Lung Cancer Treatment
Treatment for lung cancer will vary from person to person depending on a variety of factors:
- Current health
- Type, size and location of cancer
- Whether or not tumor has spread
The most effective treatment plans for lung cancer related to smoking normally start with an action plan to quit smoking.
- Quitting removes the major cause of the cancer and makes both treatment and prevention of new cancer development more effective.
- Quit smoking products and aids can help: Zyban, Nicotine Replacement Therapy (NRT).
After quitting smoking, standard curative treatment is the next step. These are: surgery, radiation, chemotherapy, or a combination of these methods, called combination therapy.
Surgery is generally used in limited stages of disease and may cure lung cancer by removing the tumour and relieving it's symptoms. The extent of the surgery may involve removing part of a lobe, a whole lobe, or the entire lung.
Some tumors cannot be removed because of their size or location.
This is a form of external x-ray that kills cancer cells. It is used to relieve pain and tumor symptoms and eliminate or decrease the size of the tumor itself.
Chemotherapy is the use of medication, to decrease the size of tumor or eliminate cancer. Treatment may be in the form of pills, injections or catheter (drip).
The end result of these treatments is largely beneficial. Unfortunately there are likely to be side effects. You should consult your doctor to see which are most likely to affect you.
1. Quit smoking - NOW
Smoking is the number one risk factor for lung cancer. It is estimated that 87% of lung cancer deaths are caused by smoking. As soon as you quit, your body reaps the benefits of being tobacco free. Quitting smoking is the BEST defense against lung cancer.
2. Include fruits and vegetables in your diet
Fruits and vegetables are rich with antioxidants and flavonoids. Antioxidants and flavonoids help protect your cell's DNA and repair damaged cells.
3. Tested your home for radon.
Radon is the result of broken down uranium. It is a radioactive gas that cannot be seen, felt, smelled or tasted. Uranium occurs naturally in the soil, and the fear is that homes are being built over natural deposits, creating high levels of indoor radon exposure, which can lead to lung cancer.

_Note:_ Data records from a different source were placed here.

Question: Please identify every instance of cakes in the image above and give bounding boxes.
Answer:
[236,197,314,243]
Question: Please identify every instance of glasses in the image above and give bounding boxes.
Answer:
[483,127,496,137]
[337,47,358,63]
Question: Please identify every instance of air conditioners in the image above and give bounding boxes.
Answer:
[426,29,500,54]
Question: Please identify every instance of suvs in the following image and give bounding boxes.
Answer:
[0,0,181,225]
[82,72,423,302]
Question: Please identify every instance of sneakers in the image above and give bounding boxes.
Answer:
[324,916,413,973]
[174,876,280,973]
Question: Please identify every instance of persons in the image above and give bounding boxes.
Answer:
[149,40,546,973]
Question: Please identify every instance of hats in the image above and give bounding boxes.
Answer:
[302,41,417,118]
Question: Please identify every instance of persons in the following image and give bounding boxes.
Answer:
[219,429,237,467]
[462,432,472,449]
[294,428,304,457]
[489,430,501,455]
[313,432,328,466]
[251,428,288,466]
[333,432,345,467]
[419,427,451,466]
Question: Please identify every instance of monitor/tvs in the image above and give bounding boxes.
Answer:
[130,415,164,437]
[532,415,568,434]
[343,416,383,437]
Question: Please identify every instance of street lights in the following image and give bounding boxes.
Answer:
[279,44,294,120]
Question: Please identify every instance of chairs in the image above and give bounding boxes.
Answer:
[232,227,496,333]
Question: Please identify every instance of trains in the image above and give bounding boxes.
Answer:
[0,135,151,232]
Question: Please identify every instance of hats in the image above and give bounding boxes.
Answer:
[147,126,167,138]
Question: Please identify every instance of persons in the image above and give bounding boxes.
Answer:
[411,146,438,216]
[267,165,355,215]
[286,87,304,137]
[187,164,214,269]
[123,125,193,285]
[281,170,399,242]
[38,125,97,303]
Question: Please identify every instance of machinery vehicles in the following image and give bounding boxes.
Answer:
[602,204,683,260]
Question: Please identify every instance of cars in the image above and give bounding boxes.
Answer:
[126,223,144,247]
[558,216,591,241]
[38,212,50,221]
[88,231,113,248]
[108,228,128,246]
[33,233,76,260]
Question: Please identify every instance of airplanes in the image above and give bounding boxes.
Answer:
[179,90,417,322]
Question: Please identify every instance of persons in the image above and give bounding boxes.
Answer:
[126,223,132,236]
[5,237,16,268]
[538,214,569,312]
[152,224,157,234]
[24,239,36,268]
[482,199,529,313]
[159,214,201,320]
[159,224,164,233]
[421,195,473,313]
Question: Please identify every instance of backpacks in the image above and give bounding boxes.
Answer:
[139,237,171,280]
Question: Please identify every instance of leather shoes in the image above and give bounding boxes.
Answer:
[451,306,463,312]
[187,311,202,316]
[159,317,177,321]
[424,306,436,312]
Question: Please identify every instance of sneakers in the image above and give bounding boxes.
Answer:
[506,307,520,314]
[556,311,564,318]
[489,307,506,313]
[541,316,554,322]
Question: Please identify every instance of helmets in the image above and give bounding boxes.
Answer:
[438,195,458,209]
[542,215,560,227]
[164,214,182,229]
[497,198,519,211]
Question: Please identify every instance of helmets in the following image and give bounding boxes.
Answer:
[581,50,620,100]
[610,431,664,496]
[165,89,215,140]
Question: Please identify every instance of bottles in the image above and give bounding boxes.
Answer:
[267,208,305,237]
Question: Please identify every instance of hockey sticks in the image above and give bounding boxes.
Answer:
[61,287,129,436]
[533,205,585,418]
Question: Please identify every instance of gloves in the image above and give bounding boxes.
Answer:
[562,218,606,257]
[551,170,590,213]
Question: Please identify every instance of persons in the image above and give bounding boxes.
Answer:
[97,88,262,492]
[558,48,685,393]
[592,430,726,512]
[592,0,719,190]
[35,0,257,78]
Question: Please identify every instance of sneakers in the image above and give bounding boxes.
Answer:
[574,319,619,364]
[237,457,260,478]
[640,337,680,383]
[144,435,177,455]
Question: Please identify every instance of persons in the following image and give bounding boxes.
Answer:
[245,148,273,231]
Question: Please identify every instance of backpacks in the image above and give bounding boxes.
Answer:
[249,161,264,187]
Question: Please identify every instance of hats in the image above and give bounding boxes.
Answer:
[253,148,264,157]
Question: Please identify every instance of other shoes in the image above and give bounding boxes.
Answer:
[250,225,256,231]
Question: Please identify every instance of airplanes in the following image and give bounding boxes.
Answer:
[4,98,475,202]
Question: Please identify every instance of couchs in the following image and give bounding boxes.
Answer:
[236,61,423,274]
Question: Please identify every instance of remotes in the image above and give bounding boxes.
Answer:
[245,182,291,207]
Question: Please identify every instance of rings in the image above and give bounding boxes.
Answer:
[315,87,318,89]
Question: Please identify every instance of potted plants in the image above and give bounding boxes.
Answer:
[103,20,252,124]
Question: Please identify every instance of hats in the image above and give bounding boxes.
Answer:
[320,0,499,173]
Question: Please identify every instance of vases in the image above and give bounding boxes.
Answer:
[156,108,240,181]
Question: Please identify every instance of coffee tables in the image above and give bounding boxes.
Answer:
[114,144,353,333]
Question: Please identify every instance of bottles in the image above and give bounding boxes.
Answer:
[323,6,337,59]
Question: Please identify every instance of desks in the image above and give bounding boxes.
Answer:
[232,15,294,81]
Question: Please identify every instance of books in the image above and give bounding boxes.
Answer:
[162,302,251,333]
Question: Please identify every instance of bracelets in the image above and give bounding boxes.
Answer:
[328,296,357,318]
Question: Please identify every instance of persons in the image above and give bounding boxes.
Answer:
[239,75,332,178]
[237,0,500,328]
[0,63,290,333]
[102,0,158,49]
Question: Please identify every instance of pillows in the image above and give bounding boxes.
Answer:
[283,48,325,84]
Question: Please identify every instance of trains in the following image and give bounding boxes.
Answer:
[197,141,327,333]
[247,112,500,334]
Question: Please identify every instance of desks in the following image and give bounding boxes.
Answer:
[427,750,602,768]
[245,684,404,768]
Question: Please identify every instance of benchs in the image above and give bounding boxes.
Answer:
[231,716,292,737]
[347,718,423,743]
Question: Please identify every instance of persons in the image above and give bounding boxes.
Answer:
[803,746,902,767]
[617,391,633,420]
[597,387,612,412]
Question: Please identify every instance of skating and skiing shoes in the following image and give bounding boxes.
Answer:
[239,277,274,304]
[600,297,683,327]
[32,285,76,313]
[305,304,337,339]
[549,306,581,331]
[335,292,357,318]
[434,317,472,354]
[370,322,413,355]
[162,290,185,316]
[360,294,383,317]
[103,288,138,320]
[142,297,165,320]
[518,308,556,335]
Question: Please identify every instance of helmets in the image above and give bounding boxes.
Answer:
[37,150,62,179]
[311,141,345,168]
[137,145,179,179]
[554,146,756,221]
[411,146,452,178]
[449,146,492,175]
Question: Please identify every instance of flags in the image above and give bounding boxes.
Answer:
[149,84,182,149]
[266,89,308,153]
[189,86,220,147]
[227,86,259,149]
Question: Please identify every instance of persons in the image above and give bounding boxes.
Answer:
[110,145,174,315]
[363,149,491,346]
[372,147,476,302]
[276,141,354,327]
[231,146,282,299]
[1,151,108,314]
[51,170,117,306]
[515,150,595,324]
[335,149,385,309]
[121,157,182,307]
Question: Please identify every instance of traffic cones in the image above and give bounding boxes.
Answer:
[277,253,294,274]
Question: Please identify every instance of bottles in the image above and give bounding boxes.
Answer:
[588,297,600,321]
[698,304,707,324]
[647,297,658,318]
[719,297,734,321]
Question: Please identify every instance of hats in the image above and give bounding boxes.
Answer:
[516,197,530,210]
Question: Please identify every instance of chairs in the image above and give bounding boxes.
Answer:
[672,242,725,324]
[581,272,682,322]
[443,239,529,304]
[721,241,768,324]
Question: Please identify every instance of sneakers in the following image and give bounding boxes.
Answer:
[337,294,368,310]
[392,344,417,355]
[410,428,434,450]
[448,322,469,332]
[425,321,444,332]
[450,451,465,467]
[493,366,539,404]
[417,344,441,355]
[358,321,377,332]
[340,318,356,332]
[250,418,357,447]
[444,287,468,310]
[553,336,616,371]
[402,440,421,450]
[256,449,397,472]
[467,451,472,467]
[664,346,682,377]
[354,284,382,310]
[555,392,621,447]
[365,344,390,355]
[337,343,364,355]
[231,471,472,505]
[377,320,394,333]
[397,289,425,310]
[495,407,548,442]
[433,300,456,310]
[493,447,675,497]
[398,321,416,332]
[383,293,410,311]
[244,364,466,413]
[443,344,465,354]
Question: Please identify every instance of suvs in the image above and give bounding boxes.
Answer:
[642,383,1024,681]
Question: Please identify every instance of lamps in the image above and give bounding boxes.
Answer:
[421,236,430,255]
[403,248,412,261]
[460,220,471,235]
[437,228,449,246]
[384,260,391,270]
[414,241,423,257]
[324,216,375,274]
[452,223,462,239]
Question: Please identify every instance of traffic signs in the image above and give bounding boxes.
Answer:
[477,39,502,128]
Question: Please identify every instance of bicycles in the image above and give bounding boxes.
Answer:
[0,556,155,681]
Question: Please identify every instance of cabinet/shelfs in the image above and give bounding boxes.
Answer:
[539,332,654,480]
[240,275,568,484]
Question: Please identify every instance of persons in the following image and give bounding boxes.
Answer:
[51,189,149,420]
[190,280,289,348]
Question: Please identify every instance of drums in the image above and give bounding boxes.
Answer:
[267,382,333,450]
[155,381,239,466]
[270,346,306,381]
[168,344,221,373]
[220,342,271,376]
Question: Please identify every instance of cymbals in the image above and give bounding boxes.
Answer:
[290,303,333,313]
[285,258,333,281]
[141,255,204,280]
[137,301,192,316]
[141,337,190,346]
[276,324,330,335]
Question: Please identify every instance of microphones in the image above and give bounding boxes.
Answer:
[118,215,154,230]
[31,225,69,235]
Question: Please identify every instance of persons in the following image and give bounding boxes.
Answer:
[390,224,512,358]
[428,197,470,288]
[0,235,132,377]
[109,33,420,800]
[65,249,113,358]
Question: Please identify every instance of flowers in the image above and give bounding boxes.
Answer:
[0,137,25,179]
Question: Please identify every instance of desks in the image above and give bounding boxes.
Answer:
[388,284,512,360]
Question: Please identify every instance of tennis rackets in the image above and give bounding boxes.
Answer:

4. Know what you are being exposed to in the workplace.
If you are exposed to fumes, dust, chemicals, etc in the workplace, you have a right to know what you are being exposed to. Gasoline, diesel exhaust, arsenic, beryllium, vinyl chloride, nickel chromates, coal products, mustard gas, and chloromethyl ethers are all carcinogens and can be found in some work environments. Talk to your employer about limiting exposure.